Verschillen in leervertragingen
De impact van de maatregelen tegen de coronapandemie is niet gelijk verdeeld over alle leerlingen. Schoolleiders in alle sectoren maken zich in het bijzonder zorgen over bepaalde groepen leerlingen. Zij noemen met name leerlingen met een kwetsbare thuissituatie, leerlingen uit anderstalige gezinnen en leerlingen die thuis minder gestimuleerd worden.
In het po maken schoolleiders van scholen met een relatief hoge achterstandsscore zich beduidend meer zorgen over de vertraging die hun leerlingen hebben opgelopen. Dit beeld sluit aan op het onderzoek van NCO. De vertraging bij leerlingen met gemiddeld- of laagopgeleide ouders ligt anderhalf tot twee keer zo hoog als bij leerlingen met hoogopgeleide ouders. De vertragingen zijn niet per definitie het grootst bij de leerlingen met laagopgeleide ouders. Voor begrijpend lezen geldt bijvoorbeeld dat de vertraging het grootst is bij leerlingen van gemiddeld opgeleide ouders. Ook leerlingen uit eenoudergezinnen of met ouders met een laag inkomen hebben meer vertraging opgelopen. Daarnaast laat het onderzoek van NCO zien dat de vertragingen op po-scholen met minder dan 140 leerlingen groter zijn. De onderzoekers van NCO doen vervolgonderzoek om een nauwkeuriger beeld te krijgen van de relatie tussen de achterstandsscore van een school en de opgelopen vertraging bij leerlingen.

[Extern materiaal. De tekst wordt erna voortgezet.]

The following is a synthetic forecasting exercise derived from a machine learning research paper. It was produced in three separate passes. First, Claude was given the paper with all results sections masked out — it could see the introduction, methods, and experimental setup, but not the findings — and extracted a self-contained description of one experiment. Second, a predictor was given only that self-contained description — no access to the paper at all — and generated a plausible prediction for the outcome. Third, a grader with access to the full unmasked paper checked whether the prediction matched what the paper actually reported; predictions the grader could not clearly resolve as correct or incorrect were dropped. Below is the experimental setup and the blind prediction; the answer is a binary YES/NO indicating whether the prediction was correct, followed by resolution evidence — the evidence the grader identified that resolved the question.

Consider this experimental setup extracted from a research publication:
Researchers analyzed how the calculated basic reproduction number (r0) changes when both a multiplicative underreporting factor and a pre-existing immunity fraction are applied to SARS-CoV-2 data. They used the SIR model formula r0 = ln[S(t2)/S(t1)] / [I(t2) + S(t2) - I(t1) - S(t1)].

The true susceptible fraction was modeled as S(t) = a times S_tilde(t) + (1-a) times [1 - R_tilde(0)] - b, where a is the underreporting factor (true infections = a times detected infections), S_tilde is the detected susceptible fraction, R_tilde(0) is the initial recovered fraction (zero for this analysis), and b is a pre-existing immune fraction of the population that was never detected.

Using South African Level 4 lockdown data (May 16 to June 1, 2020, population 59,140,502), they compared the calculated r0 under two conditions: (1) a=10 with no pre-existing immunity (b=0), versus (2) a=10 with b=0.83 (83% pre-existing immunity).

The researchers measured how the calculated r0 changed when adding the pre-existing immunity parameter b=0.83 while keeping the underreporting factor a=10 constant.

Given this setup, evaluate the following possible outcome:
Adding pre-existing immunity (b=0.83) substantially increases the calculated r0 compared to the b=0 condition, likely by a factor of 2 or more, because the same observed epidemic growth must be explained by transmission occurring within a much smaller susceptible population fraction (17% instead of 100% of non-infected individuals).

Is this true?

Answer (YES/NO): YES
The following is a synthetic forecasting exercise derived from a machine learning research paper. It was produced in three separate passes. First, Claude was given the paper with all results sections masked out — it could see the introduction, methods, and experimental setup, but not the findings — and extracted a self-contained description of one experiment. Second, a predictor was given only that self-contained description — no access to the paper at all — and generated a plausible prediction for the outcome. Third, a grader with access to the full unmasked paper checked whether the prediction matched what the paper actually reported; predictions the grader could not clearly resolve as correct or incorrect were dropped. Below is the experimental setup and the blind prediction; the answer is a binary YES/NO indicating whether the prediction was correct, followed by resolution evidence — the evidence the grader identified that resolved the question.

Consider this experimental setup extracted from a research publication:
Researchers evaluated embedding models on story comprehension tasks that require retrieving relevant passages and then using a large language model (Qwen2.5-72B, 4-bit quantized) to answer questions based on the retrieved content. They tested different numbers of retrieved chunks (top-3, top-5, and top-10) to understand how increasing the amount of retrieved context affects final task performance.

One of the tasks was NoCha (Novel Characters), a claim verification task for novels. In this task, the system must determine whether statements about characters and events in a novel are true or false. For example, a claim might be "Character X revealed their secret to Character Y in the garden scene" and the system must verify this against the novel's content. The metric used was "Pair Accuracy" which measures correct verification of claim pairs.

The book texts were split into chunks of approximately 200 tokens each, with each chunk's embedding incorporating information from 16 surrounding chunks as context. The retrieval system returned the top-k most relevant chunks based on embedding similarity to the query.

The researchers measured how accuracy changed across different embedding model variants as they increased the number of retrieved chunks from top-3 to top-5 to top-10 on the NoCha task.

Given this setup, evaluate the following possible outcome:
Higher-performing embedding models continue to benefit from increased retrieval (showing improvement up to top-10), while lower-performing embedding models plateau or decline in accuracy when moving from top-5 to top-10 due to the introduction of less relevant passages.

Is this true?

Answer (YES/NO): NO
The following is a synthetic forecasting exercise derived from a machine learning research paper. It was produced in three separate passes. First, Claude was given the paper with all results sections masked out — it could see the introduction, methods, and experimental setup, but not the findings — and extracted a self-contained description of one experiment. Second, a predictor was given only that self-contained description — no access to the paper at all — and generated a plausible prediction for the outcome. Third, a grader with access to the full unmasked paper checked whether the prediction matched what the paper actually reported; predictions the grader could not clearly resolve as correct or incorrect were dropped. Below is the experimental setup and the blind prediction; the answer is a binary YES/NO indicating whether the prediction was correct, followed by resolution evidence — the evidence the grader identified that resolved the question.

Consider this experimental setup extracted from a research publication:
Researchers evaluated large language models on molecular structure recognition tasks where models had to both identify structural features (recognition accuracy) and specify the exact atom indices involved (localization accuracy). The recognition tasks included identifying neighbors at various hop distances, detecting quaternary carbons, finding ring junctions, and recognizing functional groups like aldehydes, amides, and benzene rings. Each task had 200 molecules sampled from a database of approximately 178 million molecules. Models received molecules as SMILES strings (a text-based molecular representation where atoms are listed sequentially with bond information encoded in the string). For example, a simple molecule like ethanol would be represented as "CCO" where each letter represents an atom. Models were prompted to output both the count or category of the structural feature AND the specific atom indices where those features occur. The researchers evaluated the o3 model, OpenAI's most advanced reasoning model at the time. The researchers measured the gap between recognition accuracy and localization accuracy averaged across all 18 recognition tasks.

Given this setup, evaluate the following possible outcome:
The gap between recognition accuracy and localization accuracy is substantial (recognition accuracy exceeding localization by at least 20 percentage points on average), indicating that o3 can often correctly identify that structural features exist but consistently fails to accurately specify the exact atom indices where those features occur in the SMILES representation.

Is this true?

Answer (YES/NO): NO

Voor het vo geldt dat er een duidelijke relatie is tussen onderwijstype en de omvang van de vertragingen. Het onderzoek van Cito laat dat zien voor de leerprestaties in de onderbouw op de kernvakken. Leerlingen in het vmbo en de havo hebben gemiddeld de grootste leervertragingen opgelopen. Dat zien we ook terug in de waarnemingen van schoolleiders. Schoolleiders in het vo maken zich de meeste zorgen over leerlingen in het praktijkonderwijs, daarna komt de beroepsgerichte leerweg van het vmbo. Cito zal de relatie met de achterstandsscore van vo-scholen nader onderzoeken.

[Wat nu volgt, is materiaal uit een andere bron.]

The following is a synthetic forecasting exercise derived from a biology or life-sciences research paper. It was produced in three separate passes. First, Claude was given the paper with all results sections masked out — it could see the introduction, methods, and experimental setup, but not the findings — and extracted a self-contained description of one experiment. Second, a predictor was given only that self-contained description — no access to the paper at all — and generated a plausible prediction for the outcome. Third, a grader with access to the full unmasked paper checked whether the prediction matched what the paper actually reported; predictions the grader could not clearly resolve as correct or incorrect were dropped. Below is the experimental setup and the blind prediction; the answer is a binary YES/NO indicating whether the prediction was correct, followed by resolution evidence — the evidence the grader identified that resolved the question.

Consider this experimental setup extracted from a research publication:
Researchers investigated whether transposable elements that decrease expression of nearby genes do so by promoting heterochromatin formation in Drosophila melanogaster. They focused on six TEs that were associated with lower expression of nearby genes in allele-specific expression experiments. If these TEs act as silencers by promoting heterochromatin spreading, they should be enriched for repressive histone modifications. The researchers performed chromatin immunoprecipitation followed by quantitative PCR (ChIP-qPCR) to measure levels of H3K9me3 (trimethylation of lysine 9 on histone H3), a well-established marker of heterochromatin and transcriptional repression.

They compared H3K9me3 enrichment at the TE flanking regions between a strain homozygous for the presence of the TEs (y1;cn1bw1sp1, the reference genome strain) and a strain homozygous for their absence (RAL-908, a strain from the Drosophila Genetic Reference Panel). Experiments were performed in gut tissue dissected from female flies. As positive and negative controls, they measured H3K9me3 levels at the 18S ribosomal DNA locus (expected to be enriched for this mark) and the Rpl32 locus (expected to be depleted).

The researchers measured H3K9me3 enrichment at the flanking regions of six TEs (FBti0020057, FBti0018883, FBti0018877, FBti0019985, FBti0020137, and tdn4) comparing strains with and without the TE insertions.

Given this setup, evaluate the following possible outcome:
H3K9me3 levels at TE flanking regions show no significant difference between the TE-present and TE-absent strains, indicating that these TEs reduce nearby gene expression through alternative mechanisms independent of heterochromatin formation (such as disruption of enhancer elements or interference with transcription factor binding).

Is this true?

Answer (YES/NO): YES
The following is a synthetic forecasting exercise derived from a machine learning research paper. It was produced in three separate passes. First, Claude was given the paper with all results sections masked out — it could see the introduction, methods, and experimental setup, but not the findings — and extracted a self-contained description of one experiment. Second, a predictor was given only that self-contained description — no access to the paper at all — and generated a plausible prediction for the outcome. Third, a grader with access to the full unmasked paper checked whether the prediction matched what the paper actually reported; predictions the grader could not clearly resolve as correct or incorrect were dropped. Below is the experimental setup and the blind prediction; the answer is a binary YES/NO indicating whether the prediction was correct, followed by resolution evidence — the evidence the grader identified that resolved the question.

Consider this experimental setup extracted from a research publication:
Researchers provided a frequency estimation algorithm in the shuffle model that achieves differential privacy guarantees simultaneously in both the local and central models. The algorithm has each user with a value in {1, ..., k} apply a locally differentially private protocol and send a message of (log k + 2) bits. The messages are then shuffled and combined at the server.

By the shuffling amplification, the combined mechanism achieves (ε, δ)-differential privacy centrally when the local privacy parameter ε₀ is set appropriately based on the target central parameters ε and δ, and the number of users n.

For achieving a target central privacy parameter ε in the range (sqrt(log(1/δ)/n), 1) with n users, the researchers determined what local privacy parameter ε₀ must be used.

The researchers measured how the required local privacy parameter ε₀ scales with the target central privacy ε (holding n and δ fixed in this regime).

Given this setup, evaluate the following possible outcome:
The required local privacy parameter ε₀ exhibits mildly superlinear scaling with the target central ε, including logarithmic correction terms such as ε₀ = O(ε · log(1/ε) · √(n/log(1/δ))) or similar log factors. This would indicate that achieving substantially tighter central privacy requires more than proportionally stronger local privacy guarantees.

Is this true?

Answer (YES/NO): NO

De schoolplannen: werken aan het herstel
Bij de start van het nieuwe schooljaar 2021/2022 is aan scholen gevraagd hoe ze het NP Onderwijs hebben opgepakt, wie zij daarbij hebben betrokken en welke interventies ze hebben gekozen.
Voor de zomer is aan scholen gevraagd om de vertragingen en behoeften van hun leerlingen in kaart te brengen door middel van een schoolscan. We zien dat scholen daarvoor vaak meerdere bronnen hebben ingezet. Toetsuitslagen zijn daarbij een belangrijke pijler, maar ook de observaties van leraren en mentoren. De schoolrapportage van het Nationaal Cohort Onderzoek (NCO) wordt door 20 procent van de po-scholen gebruikt. Inmiddels is 40 procent van de scholen in het po aangemeld bij NCO, in het vo start de pilot eind dit jaar. We onderzoeken daarnaast welke modaliteiten er zijn om deelname te bevorderen en spreken daarover met het veld. In de volgende brief zal ik uw Kamer rapporteren over de voortgang.
Medezeggenschap, betrokken stakeholders
Bij het maken van schoolplannen en bij de keuzes voor interventies zijn op de meeste scholen docententeams betrokken. In september van dit jaar hadden op de meeste scholen de medezeggenschapsraden al ingestemd. Waar dat nog niet gebeurd was – wat voorstelbaar is aangezien het schooljaar nog maar net begonnen is – zal het alsnog gebeuren, zoals de bedoeling is van het NP Onderwijs. Dat is een belangrijk punt, waarover we besturen ook vragen verantwoording af te leggen. Schoolleiders en medezeggenschapsraden hebben een handreiking gekregen die hen helpt bij het voeren van het goede gesprek over het NP Onderwijs.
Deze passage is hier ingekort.